● **Page excerpt**:
___

All of the Lifelines biosamples are safely stored under optimal conditions in a state-of-the-art storage facility, the Lifestore. Logistics and storage activities are carried out following standard operating procedures and operated under a strict quality management system, using temperature monitoring, alarm systems, back-up freezers, redundancy of all essential infrastructure, and emergency backup generators. All operations and infrastructures are designed to handle samples with care, to use safe static storage, to know where and what the storage conditions are, to send out a notification when a problem is detected, and to have a solution available.
Whole blood that Lifelines collected from participants during the baseline assessment are being preserved in liquid nitrogen.
Following biosample collection, reception, and processing, the first priority is to move the biosamples from refrigerated storage options into cryostorage for long term preservation. To this end Lifelines currently maintains 50+ cryofreezers (PHCbi Sanyo Ultra-Low Temperature Freezers MDF-U74V or equivalent) at the Lifestore. For samples incompatible with the BiOS storage (such as DAG2, DAG3, and the Sarstedt archive) this is their final destination.
The cryofreezers are an interim storage solution until the blood (plasma, serum, and buffycoats), stock DNA, and urine samples can be stored in the Hamiltion BiOS. The BiOS is an automated storage system specifically designed to store sensitive biological samples at -80 degrees celsius throughout their entire lives inside of the system. The BiOS is able to sort samples, manage the inventory, and process and deliver orders. In addition, the BiOS records a full audit trail and temperature log for all of the sample in the system.
Lifelines has multiple pharmaceutical-grade refrigerators (PHCbi Sanyo MPR-721-PE or equivalent) at the Lifestore for biomaterials that remain stable for extended periods of time at 4 degrees celsius, such as DNA samples normalised to 100 ng/μl.
Hair samples and dried blood spots are stored at room temperature.
XiltriX measures, evaluates and stores physical parameters and variables via a real-time network of analogue and digital sensors. Every sensor connected to the network is measured multiple times per minute. These measurements are then digitalized and stored in the server backend. The software evaluates the measurements against preset alarm limits. When the measured value is out of bounds, an alarm is automatically activated and sent to Lifelines personnel to inform them of the problem.

___

● **Raw data**:
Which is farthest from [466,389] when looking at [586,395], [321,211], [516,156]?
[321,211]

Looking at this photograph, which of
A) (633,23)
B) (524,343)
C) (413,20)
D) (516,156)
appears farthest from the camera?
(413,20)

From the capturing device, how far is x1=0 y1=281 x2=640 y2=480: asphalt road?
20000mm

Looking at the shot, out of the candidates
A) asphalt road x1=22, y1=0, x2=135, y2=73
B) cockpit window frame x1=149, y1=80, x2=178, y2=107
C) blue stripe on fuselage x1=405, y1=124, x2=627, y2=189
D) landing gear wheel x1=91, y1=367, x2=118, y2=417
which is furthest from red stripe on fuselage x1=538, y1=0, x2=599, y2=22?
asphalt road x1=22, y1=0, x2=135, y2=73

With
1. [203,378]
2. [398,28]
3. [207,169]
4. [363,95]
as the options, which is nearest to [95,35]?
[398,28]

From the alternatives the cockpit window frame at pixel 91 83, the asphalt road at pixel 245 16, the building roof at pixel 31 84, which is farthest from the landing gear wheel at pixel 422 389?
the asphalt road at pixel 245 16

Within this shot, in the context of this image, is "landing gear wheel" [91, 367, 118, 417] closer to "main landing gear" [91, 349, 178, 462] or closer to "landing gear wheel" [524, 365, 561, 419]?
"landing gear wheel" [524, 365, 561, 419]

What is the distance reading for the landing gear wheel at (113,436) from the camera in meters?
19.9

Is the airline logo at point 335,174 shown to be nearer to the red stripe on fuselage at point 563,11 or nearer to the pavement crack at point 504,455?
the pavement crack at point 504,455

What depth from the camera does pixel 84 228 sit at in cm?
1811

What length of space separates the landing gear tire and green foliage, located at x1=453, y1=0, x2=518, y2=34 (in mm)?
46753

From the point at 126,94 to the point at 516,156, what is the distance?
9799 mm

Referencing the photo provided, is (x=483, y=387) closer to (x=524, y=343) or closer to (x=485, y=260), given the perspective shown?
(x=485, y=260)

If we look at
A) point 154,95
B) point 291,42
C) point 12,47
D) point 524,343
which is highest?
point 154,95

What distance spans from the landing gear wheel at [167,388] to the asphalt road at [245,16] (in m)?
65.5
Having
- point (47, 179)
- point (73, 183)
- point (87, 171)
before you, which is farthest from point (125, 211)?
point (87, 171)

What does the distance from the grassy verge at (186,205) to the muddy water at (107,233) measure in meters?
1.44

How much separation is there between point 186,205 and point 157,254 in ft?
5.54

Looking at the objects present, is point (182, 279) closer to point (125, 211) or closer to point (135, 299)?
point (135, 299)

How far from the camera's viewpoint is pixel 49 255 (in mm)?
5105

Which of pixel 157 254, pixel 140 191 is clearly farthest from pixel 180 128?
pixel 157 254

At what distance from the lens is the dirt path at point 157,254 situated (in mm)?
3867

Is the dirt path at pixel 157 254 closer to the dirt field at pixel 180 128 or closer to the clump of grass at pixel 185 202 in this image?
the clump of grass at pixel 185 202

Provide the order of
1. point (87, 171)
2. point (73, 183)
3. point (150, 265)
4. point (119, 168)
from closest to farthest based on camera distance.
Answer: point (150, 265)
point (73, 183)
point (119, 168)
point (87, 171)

___

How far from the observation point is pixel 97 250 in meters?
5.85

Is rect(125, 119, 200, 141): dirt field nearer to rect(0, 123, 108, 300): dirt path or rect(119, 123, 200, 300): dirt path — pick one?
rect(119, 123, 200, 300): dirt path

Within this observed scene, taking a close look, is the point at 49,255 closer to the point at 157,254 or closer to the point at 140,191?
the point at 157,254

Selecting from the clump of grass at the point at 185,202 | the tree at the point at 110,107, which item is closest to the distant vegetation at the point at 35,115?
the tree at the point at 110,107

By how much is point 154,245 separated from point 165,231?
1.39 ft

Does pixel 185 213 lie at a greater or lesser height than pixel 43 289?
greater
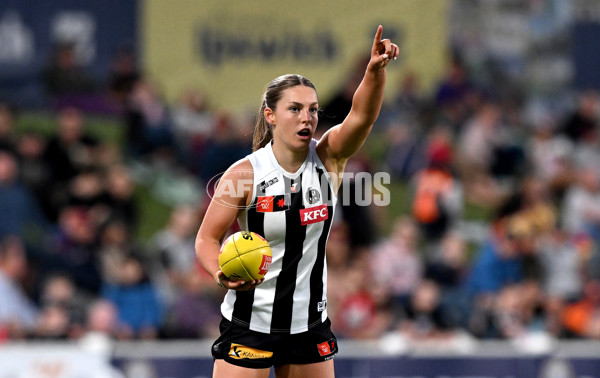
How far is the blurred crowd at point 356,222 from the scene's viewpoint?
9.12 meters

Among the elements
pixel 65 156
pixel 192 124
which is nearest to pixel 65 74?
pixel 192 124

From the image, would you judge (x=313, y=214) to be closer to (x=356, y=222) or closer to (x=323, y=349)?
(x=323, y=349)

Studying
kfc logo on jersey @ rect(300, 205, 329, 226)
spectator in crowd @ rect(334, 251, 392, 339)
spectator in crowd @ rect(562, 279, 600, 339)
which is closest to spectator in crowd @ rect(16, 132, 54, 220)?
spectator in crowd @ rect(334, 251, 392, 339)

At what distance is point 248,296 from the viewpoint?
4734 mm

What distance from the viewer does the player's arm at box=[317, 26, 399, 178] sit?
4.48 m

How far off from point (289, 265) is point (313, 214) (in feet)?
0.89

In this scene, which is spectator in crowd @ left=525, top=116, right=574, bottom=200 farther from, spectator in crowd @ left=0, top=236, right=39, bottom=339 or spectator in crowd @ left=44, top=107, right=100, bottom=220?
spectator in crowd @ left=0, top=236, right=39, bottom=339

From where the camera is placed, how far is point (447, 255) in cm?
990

___

● **Assigned task 1**: In the text on Lifelines sample storage, at what temperature does the BiOS keep samples?
● **Assigned task 2**: Reproduce the part of the text on Lifelines sample storage starting with "Whole blood that" and going on through "their final destination.".

● **Response area 1**: At -80 degrees Celsius.

● **Response area 2**:
Whole blood that Lifelines collected from participants during the baseline assessment are being preserved in liquid nitrogen.
Following biosample collection, reception, and processing, the first priority is to move the biosamples from refrigerated storage options into cryostorage for long term preservation. To this end Lifelines currently maintains 50+ cryofreezers (PHCbi Sanyo Ultra-Low Temperature Freezers MDF-U74V or equivalent) at the Lifestore. For samples incompatible with the BiOS storage (such as DAG2, DAG3, and the Sarstedt archive) this is their final destination.